Abigail Williams (Anna Fordham), almost twelve, and the ten-year-old Betty Parris (Sabrina Wu) play children’s games, swap local gossip and imagine doing something more adventurous such as sailing a boat or visiting the forest.
Unfortunately, they live in a repressive community that’s even ready to punish them for wandering into the forest. They recall being whipped for playing with the goat Abraham, and one of them claims Giles Corey (a heroic figure in The Crucible) killed a servant over the issue of an apple.
It is no surprise that Abi welcomes the chance of working for John Proctor, whom she describes in positive, naive terms.
Being innocent, they panic when one night Abi bleeds from her first period. However, the more worldly Mercy Lewis (Amber Sylvia Edwards) explains that a regular period is normal for women.
The arrival to the area of the eighteen-year-old Mary Warren (Lydia Larson) adds a touch of mysticism to their conversations and at one point frightens the others as Mary falls into a shaking fit.

##############################

Work to be completed:
In the review, what does Mercy Lewis explain after Abi bleeds from her first period?

Given material:
##############################

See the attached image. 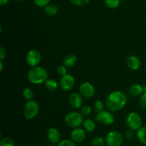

##############################

Expected answer:
She explains that a regular period is normal for women.